# Heifers out



## WildRoseBeef (Jun 2, 2009)

Had a little fun yesterday; a couple heifers got out on us (at least on the renters) TWICE yesterday.  Once one heifer was trotting up the laneway  trying to keep up with her herdmates, so I had to call the folks who own these gals right away.  So I helped get her in, along with another heifer who decided to risk a little freedom while we were trying to get this one heifer in.

Second time, two heifers got out.  But this time we just waited for them to mosey on up to the corrals towards the gate, with a little help.  They certainly were a lot easier to get in than the first one.

Didn't look to see where she broke out, but I was thinking somewhere along the road.  So the owners'd be back sometime to put in some electric to protect the old hog-wire fence and keep those girls in.


----------



## GrassFarmerGalloway (Jun 2, 2009)

Yikes.    That is hectic day.


----------



## WildRoseBeef (Jun 2, 2009)

LOL GFG don't worry their excursions only lasted 10 minutes.  And they never strayed far either; them dairy heifers are sure a lot tamer than them beef steers.


----------



## GrassFarmerGalloway (Jun 2, 2009)

WildRoseBeef said:
			
		

> LOL GFG don't worry their excursions only lasted 10 minutes.  And they never strayed far either; them dairy heifers are sure a lot tamer than them beef steers.

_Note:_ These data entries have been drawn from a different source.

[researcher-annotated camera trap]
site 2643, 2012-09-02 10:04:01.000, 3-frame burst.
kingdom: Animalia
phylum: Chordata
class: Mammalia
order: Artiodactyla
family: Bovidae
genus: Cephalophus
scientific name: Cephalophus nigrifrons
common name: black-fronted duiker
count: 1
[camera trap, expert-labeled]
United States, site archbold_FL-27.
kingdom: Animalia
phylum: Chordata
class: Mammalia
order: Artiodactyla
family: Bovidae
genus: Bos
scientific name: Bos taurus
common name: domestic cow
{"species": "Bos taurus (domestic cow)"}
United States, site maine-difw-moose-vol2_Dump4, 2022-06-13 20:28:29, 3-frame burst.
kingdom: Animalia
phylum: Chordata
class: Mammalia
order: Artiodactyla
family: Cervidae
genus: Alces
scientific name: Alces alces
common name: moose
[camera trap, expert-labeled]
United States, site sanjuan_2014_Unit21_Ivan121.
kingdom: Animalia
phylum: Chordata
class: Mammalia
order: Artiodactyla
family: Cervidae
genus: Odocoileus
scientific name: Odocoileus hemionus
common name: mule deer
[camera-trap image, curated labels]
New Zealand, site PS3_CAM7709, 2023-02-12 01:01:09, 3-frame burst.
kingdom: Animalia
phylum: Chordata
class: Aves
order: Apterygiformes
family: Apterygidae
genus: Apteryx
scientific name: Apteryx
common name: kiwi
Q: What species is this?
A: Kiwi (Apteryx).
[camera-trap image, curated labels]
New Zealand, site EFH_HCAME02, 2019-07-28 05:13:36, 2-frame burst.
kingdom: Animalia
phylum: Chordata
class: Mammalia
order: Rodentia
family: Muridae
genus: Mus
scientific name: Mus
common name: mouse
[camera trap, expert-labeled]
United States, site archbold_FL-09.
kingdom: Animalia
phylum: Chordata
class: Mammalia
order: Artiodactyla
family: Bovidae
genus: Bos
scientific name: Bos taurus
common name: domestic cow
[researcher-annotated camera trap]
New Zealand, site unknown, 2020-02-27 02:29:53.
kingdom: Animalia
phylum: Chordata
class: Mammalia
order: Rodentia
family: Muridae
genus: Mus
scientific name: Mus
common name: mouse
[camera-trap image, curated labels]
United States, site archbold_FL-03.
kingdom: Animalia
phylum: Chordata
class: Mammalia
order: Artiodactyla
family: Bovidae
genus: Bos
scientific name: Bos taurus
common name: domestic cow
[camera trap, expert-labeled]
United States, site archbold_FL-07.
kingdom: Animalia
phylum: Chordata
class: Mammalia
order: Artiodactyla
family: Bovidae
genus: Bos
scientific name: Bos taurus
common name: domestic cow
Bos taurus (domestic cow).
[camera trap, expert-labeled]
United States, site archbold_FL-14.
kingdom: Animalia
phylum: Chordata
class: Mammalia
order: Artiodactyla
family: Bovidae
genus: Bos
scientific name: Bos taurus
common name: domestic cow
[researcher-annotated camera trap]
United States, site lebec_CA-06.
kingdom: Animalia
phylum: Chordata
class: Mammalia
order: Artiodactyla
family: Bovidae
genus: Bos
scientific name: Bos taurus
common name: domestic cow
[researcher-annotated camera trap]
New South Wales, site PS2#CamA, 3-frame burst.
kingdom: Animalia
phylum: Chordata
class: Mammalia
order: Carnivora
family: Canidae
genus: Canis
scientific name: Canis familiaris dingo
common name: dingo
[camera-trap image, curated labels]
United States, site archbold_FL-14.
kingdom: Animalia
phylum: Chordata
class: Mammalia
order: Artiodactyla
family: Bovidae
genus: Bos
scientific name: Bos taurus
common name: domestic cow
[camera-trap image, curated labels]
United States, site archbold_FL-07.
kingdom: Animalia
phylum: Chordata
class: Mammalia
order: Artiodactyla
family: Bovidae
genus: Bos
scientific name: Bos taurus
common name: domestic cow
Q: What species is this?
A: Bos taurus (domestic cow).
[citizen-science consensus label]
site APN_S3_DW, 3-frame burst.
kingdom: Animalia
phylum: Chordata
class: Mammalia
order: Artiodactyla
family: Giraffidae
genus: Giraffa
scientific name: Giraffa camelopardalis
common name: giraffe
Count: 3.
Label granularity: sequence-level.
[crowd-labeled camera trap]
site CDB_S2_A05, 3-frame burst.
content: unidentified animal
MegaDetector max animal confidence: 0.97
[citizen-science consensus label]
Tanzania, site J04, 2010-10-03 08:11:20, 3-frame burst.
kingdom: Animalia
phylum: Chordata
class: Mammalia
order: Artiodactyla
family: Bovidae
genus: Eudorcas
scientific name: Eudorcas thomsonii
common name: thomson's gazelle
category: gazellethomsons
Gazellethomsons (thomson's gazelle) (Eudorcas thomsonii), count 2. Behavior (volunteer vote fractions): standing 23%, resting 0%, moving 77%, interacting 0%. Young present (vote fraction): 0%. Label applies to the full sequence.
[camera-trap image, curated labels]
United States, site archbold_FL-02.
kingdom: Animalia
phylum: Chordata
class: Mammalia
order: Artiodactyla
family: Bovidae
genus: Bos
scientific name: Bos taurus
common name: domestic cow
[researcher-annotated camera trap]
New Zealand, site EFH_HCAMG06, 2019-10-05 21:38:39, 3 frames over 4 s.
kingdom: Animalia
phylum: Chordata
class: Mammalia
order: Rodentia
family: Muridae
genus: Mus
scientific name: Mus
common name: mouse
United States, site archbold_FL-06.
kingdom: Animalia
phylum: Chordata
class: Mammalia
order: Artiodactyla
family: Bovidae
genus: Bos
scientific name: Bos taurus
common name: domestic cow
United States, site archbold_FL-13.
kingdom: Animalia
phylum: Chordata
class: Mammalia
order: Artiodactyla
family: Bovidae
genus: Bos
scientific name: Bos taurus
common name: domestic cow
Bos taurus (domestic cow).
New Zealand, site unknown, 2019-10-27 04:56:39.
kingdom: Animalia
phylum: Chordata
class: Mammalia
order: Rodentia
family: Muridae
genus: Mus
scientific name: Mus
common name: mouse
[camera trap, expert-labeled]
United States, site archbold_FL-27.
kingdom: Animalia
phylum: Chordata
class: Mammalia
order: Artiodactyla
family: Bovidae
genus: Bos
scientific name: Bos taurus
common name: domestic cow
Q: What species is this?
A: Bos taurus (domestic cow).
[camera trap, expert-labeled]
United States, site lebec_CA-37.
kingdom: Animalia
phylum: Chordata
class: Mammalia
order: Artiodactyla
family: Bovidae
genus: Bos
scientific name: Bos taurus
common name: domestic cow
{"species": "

I bet they are.  But I've noticed that being tame doesn't always have much to do with the situation.  The most docile of our beef cows here had been the hardest to catch.    Might just be us.


----------



## WildRoseBeef (Jun 2, 2009)

How do you handle them when they're out? Do you chase them or coax them with a feed bucket?


----------



## GrassFarmerGalloway (Jun 3, 2009)

We've done both.  They usually end up... Doing exactly what they want.  :/


----------



## Thewife (Jun 3, 2009)

If mine get out, I just whistle or send the dogs after them.
99% of the time they will head back through where ever they got out.
Works well, they are in and I know where they got out!


----------



## wynedot55 (Jun 3, 2009)

dairy heifers love the feed bucket to much to roam to far.


----------



## Farmer Kitty (Jun 3, 2009)

wynedot55 said:
			
		

> dairy heifers love the feed bucket to much to roam to far.


Would you PLEEEEEEEEEEEEASE tell that to my neighbor's heifers! Ours don't generally roam to far and usually stay in but, there is the odd occassion where the grass is greener on the otherside of the fence. It doesn't matter how green their side is either!


----------



## Imissmygirls (Jun 3, 2009)

We had front yard ( not backyard)  heifers grazing about 1.5 acres. Occasionally the fence would go down from deer passing through or fencer going off or whatever, and the youngsters would wander. 
We would go hiking after them with a grain bucket and halter, find them down through the woods or over the hill. We'd coax the tamest with the grain, halter her and lead them all home. Many times they were so glad to see us because they were lost and wanted someone familiar.
I always insisted that even though they were the kids' 4H animals, the calves also knew me as mommy and knew I had grain and goodies. Inevitably, they got out when the kids weren't home!


----------